All Y’all Look Alike! – The cross-race effect

In this short article I am going to shine some light on the common problem found in society when a person belonging to a particular race/culture sees members of a different race/culture as all being the same. While this is mostly considered either impolite, unethical or racist in some cases, we have to look at this stereotype from a scientific viewpoint.

First of all science tells us that is the looks of a particular individual or group that create our first impressions and that this first impression tends to linger with us for a long time. It is only thorough training, experience and education that we can change our underlying thoughts about something or somebody.

In defense of stereotyping or prejudice as being a helpful thing for humans we may look at our prehistoric and ancient ancestors that survived in order to advance the human race. They had instincts that formed stereotypes for violent predators that could have brought the extinction of the human race. We also share this instinct today, but through training, experience and education, as I have stated, we can reasonably ignore it. Take the example of a veterinarian training deadly predators in the wild.

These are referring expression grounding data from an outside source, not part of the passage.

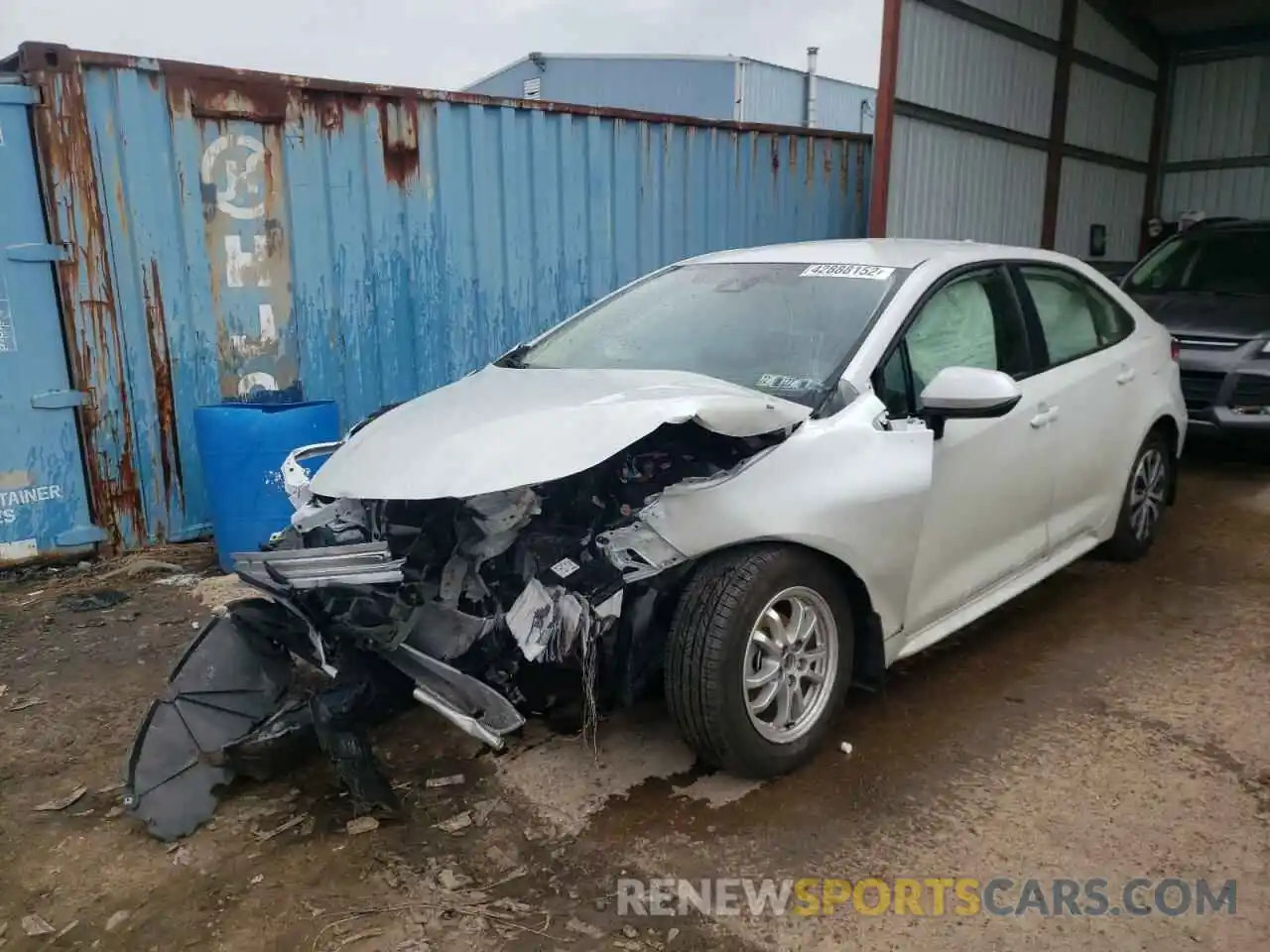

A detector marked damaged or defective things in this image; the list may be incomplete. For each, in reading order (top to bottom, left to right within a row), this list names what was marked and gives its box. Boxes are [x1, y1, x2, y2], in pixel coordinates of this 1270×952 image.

rusty shipping container [0, 43, 869, 559]
crushed front end [126, 416, 786, 841]
damaged hood [310, 365, 810, 498]
wrecked white sedan [124, 240, 1183, 841]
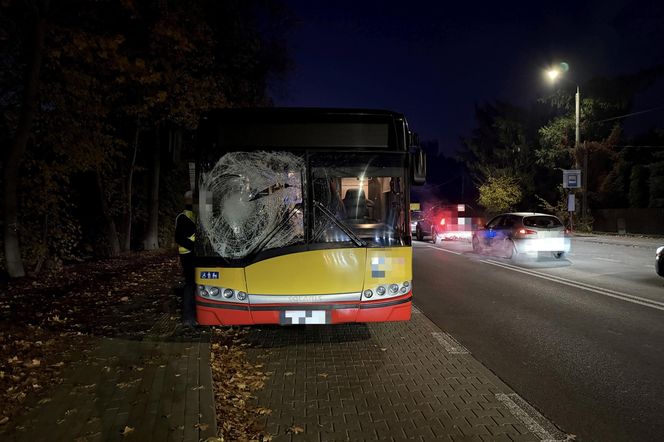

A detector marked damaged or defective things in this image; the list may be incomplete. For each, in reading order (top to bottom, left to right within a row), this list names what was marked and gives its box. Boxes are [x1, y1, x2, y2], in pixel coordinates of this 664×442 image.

shattered windshield [195, 151, 304, 258]
damaged yellow bus [192, 108, 426, 324]
shattered windshield [312, 153, 410, 249]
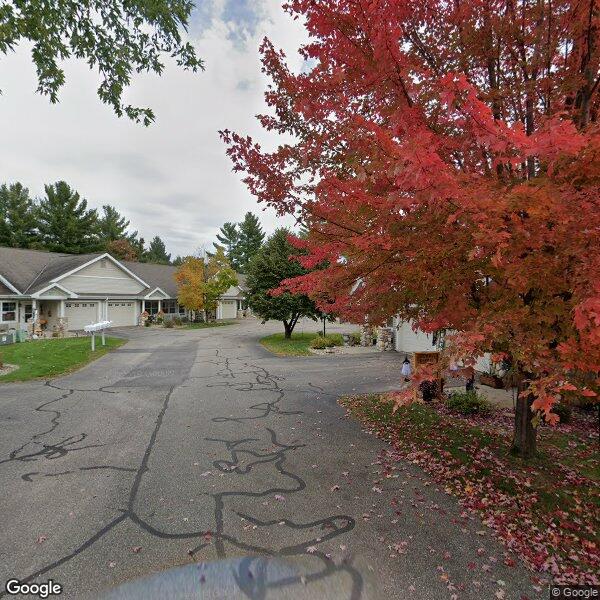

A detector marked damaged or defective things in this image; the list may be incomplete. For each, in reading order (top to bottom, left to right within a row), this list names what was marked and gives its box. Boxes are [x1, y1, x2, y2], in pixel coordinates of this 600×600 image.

Now we main point: It is not that we necessarily fear other races/cultures or that we are racist when saying that “All Y’all Look Alike!” when we encounter somebody different, we are all just human. And by all and different, I reference the fact that 99.9% of a person’s DNA is exactly the same as any other person’s. The 0.1% is what makes us different. But you may be thinking that these numbers can’t be right, because we all look so different. Well, scientifically, the numbers are right, but the fact that we look different has to do with our brains. They are trained to recognize differences in things that are familiar to us.


And herein lies the problem: The cross-race effect! This is the phenomena that explains why at first glimpse we see twins, for example, as being indistinguishable from one another until we get to know them better (training, experience, education). This also applies to members of another race or culture, obviously and it ties in nicely with our ancestral instincts that we talked about. By image searching “people” on Google, you will get a set of results from which you can easily distinguish one person from another, but by searching “black labradors” you will get a result of the same-looking dogs, even though they as different from each other as much as humans are.

If we were to search for “Labradors” than we would still not find differences in their facial features, but we would easily spot the varying colors that they have (from white to black) and we can easily distinguish them then. If we had 5 black dogs and 5 white dogs, we can easily separate them in a group, but to know the dogs better and to classify them by other features, we have to go deeper than just the first glimpse and train, experience and educate ourselves to spot further differences. The same can be said about human cultures.